Some of the accounts stray very freely from the supposed brief of the 'one object per speaker' brief, cementing the idea that this is not a book in search of easy, clear-cut answers and conclusions.

One account by 'Joyce AB' - poignantly illustrated with a sepia-toned photo that just about foregrounds an image of Dom Mintoff - encompasses the speaker's house as a whole, latching on to its evocative name: 'Cherish'.

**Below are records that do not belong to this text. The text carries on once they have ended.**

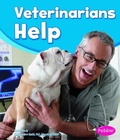 Cover: Our Community Helpers Veterinarians Help - Capstone Press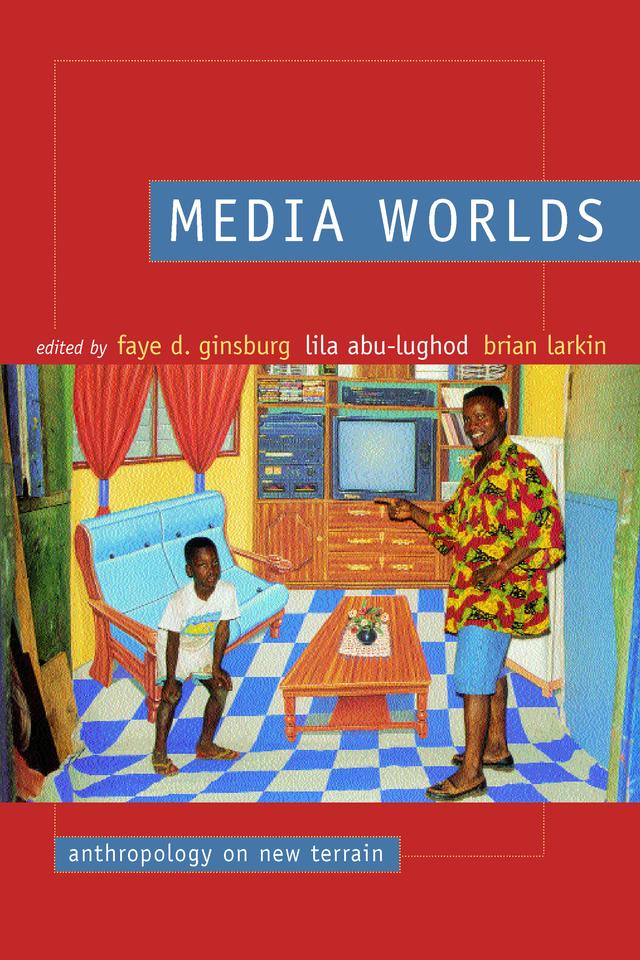 Media Worlds by Brian Larkin, Faye D. Ginsburg, Lila Abu-Lughod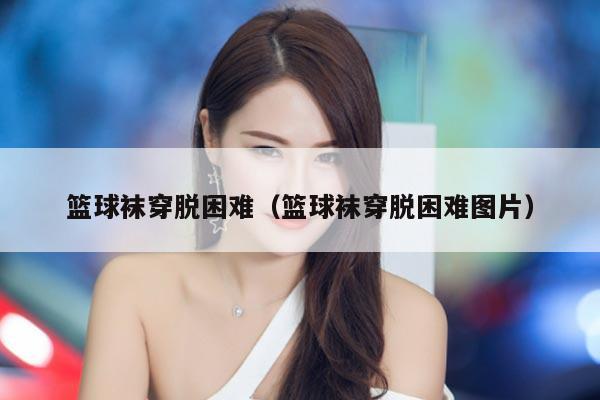 篮球袜穿脱困难（篮球袜穿脱困难图片）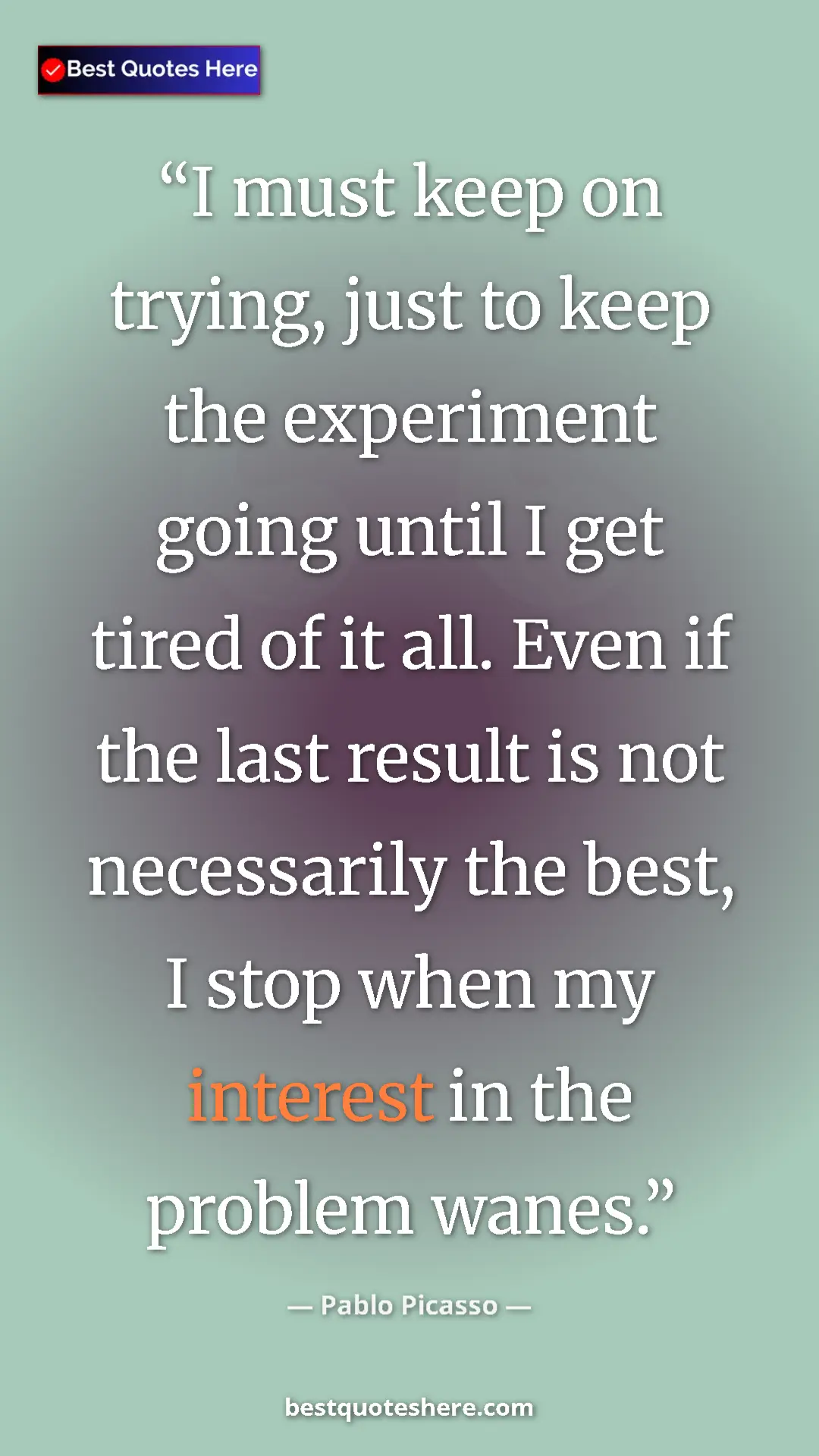 Pinterest quote poster by Pablo Picasso: "I must keep on trying, just to keep the experiment going..."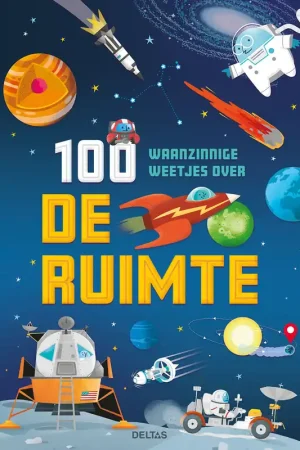 Korting 100 waanzinnige weetjes over de ruimte
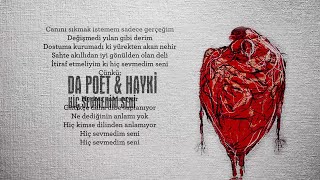 Da Poet amp Hayki  Hiç Sevmedim Seni  Lyric Video  Produced by Da Poet  Scratch by Dj Sivo [upl. by Mariko497]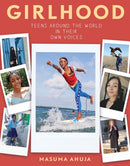 Girlhood: Teens around the World in Their Own Voices-9781643750118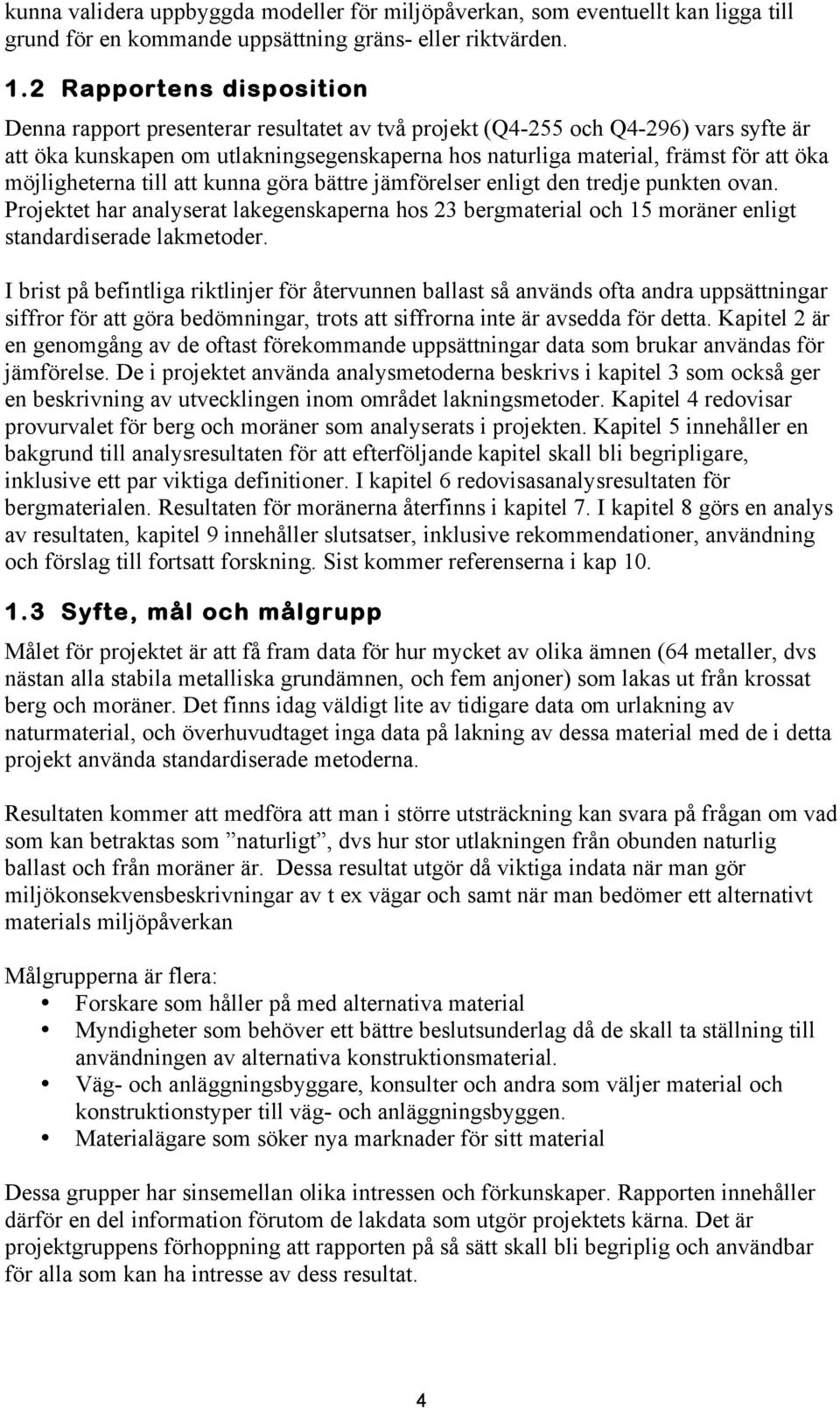 möjligheterna till att kunna göra bättre jämförelser enligt den tredje punkten ovan. Projektet har analyserat lakegenskaperna hos 23 bergmaterial och 15 moräner enligt standardiserade lakmetoder.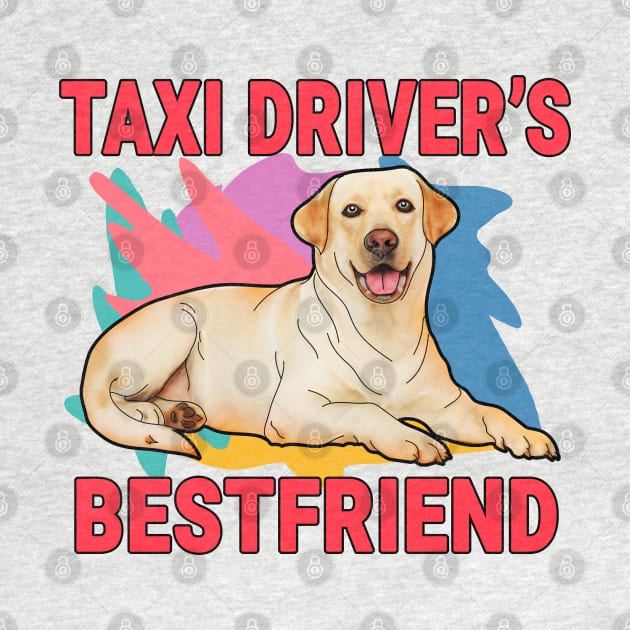 Taxi Driver's Bestfriend Labrador Retriever Dog Lover Mom Dad Gift Shop by jeric020290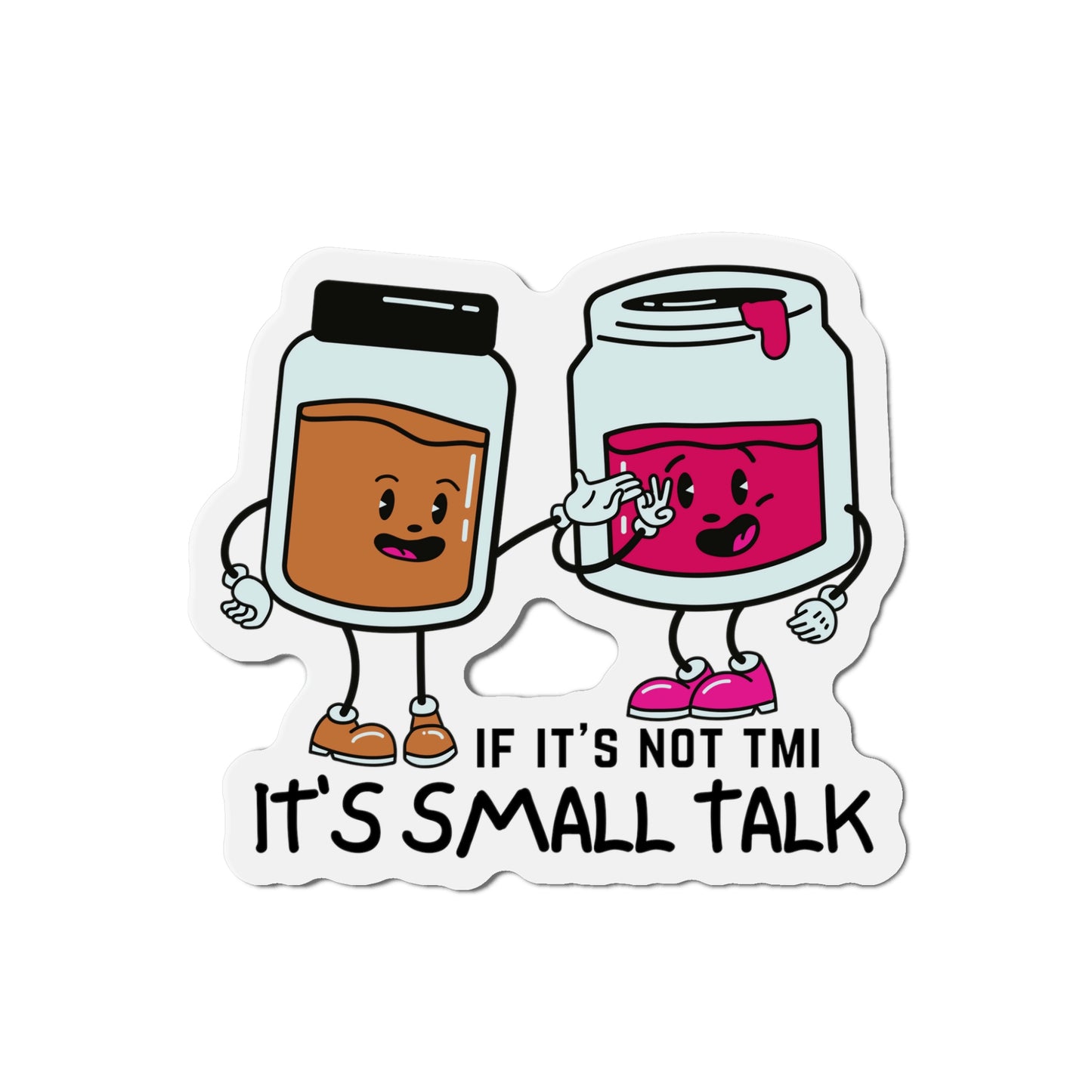 "If It's Not TMI, It's Small Talk" Die-Cut Magnets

But by the time the account is being delivered, the house is already long gone, and the speaker has no other recourse but memory, whose impact is described in the accounts climactic sentence: 'Because invisible things cut much deeper. There is never enough time for them.'

'Every object is anticipation, is reading between the lines, is the fulfillment of destiny,' another account declares, cued in by an old painting of the Immaculate Conception which hangs in the speaker's family home in Bormla.

But for 'Joyce M' - who spent some time living in Zurrieq and who now works as a holistic therapist  - the native village of Bormla is, she admits with a persistent resignation, 'just a village like any other'.

The narratives are the opposite of panoramas. As far as written geography goes, they're more like synecdoches - parts of a whole. But though this whole remains elusive, it strikes an emotional chord.

If nothing else, it certainly puts paid to the book's mission statement - true to the Babel of languages that makes it up, this time it's delivered in English.

'Far from being a manifestation of superficiality, passivity and materialism, [objects] are testaments to important choices made, to memories and emotions whose origins are not only well understood by us, but can also be narrated as we tell our story. This narrative of origin becomes a continuous, active and strong foundation myth for our self, the continuity underlying our inner journey...'

Din Mhix Tazza will remain on display at Kappella tas-Sokkors, Triq l-Inkurunazzjoni, Bormla until July 8. The book is available from Sierra Book Distributors.